[start of Extracted records]

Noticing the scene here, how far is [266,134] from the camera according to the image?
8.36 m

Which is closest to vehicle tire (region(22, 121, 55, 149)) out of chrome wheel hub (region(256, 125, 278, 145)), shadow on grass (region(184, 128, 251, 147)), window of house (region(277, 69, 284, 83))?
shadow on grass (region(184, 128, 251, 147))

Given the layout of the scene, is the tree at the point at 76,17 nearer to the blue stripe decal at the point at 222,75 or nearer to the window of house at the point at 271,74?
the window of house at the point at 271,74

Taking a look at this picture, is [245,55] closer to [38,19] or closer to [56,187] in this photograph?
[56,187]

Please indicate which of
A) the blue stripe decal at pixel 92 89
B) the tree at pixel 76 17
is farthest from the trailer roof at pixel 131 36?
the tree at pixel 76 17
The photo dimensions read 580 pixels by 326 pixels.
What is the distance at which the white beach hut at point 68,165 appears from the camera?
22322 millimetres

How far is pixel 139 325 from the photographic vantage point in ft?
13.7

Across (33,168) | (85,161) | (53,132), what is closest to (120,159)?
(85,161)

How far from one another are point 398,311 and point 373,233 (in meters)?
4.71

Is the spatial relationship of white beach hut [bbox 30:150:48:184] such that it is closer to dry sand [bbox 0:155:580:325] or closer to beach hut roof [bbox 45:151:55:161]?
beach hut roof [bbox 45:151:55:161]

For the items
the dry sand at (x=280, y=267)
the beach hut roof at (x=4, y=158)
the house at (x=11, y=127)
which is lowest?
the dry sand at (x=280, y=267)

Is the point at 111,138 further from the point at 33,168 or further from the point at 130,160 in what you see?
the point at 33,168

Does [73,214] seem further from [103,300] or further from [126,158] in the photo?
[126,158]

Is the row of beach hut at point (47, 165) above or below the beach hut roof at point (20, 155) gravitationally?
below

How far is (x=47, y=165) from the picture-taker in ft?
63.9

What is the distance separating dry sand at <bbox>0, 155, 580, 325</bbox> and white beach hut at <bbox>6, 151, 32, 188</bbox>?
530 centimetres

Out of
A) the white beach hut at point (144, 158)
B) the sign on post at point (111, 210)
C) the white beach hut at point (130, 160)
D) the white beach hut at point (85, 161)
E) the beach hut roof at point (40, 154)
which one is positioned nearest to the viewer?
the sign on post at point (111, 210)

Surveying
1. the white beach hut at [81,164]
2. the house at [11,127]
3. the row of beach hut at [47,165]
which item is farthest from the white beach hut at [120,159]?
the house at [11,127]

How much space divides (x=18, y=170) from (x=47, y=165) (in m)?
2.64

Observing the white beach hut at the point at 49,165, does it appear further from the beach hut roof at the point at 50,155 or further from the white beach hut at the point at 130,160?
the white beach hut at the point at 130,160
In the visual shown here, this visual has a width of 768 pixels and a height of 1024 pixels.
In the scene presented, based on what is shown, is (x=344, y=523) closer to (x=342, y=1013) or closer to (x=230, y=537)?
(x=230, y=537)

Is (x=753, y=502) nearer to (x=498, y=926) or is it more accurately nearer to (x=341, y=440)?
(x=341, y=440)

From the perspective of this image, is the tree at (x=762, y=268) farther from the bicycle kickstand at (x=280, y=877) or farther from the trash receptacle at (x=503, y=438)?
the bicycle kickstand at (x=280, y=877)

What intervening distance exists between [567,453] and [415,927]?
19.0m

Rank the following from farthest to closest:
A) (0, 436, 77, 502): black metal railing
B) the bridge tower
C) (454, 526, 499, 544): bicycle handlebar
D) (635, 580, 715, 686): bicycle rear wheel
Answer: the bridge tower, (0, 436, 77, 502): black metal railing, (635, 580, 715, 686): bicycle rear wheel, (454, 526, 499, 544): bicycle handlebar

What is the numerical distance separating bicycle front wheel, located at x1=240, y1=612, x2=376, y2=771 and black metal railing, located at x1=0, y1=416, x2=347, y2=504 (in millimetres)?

[end of Extracted records]

▶ Description of the task: Change every "trash receptacle" in the rows above to "garbage bin", and leave everything else as it is.

▶ Answer to the exercise:
Noticing the scene here, how far is [266,134] from the camera according to the image?
8.36 m

Which is closest to vehicle tire (region(22, 121, 55, 149)) out of chrome wheel hub (region(256, 125, 278, 145)), shadow on grass (region(184, 128, 251, 147)), window of house (region(277, 69, 284, 83))?
shadow on grass (region(184, 128, 251, 147))

Given the layout of the scene, is the tree at the point at 76,17 nearer to the blue stripe decal at the point at 222,75 or nearer to the window of house at the point at 271,74?
the window of house at the point at 271,74

Taking a look at this picture, is [245,55] closer to [38,19] or closer to [56,187] in this photograph?
[56,187]

Please indicate which of
A) the blue stripe decal at pixel 92 89
B) the tree at pixel 76 17
is farthest from the trailer roof at pixel 131 36?
the tree at pixel 76 17
The photo dimensions read 580 pixels by 326 pixels.
What is the distance at which the white beach hut at point 68,165 appears from the camera?
22322 millimetres

How far is pixel 139 325 from the photographic vantage point in ft?
13.7

Across (33,168) | (85,161) | (53,132), what is closest to (120,159)?
(85,161)

How far from one another are point 398,311 and point 373,233 (in meters)?
4.71

Is the spatial relationship of white beach hut [bbox 30:150:48:184] such that it is closer to dry sand [bbox 0:155:580:325] or closer to beach hut roof [bbox 45:151:55:161]?
beach hut roof [bbox 45:151:55:161]

For the items
the dry sand at (x=280, y=267)
the beach hut roof at (x=4, y=158)
the house at (x=11, y=127)
which is lowest?
the dry sand at (x=280, y=267)

Is the point at 111,138 further from the point at 33,168 or further from the point at 130,160 in what you see?
the point at 33,168

Does [73,214] seem further from [103,300] or further from [126,158] in the photo?
[126,158]

Is the row of beach hut at point (47, 165) above or below the beach hut roof at point (20, 155) gravitationally?
below

How far is (x=47, y=165) from the picture-taker in ft?
63.9

What is the distance separating dry sand at <bbox>0, 155, 580, 325</bbox> and white beach hut at <bbox>6, 151, 32, 188</bbox>?
530 centimetres

Out of
A) the white beach hut at point (144, 158)
B) the sign on post at point (111, 210)
C) the white beach hut at point (130, 160)
D) the white beach hut at point (85, 161)
E) the beach hut roof at point (40, 154)
which one is positioned nearest to the viewer?
the sign on post at point (111, 210)

Surveying
1. the white beach hut at [81,164]
2. the house at [11,127]
3. the row of beach hut at [47,165]
which item is farthest from the white beach hut at [120,159]?
the house at [11,127]

How much space divides (x=18, y=170) from (x=47, y=165) (in m)?
2.64

Observing the white beach hut at the point at 49,165, does it appear further from the beach hut roof at the point at 50,155 or further from the white beach hut at the point at 130,160?
the white beach hut at the point at 130,160
In the visual shown here, this visual has a width of 768 pixels and a height of 1024 pixels.
In the scene presented, based on what is shown, is (x=344, y=523) closer to (x=342, y=1013) or closer to (x=230, y=537)?
(x=230, y=537)

Is (x=753, y=502) nearer to (x=498, y=926) or is it more accurately nearer to (x=341, y=440)?
(x=341, y=440)

From the perspective of this image, is the tree at (x=762, y=268) farther from the bicycle kickstand at (x=280, y=877) or farther from the garbage bin at (x=503, y=438)?
the bicycle kickstand at (x=280, y=877)

What intervening distance exists between [567,453] and [415,927]?
19.0m

Rank the following from farthest to closest:
A) (0, 436, 77, 502): black metal railing
B) the bridge tower
C) (454, 526, 499, 544): bicycle handlebar
D) (635, 580, 715, 686): bicycle rear wheel
Answer: the bridge tower, (0, 436, 77, 502): black metal railing, (635, 580, 715, 686): bicycle rear wheel, (454, 526, 499, 544): bicycle handlebar

What is the numerical distance separating bicycle front wheel, located at x1=240, y1=612, x2=376, y2=771 and black metal railing, located at x1=0, y1=416, x2=347, y2=504 (in millimetres)?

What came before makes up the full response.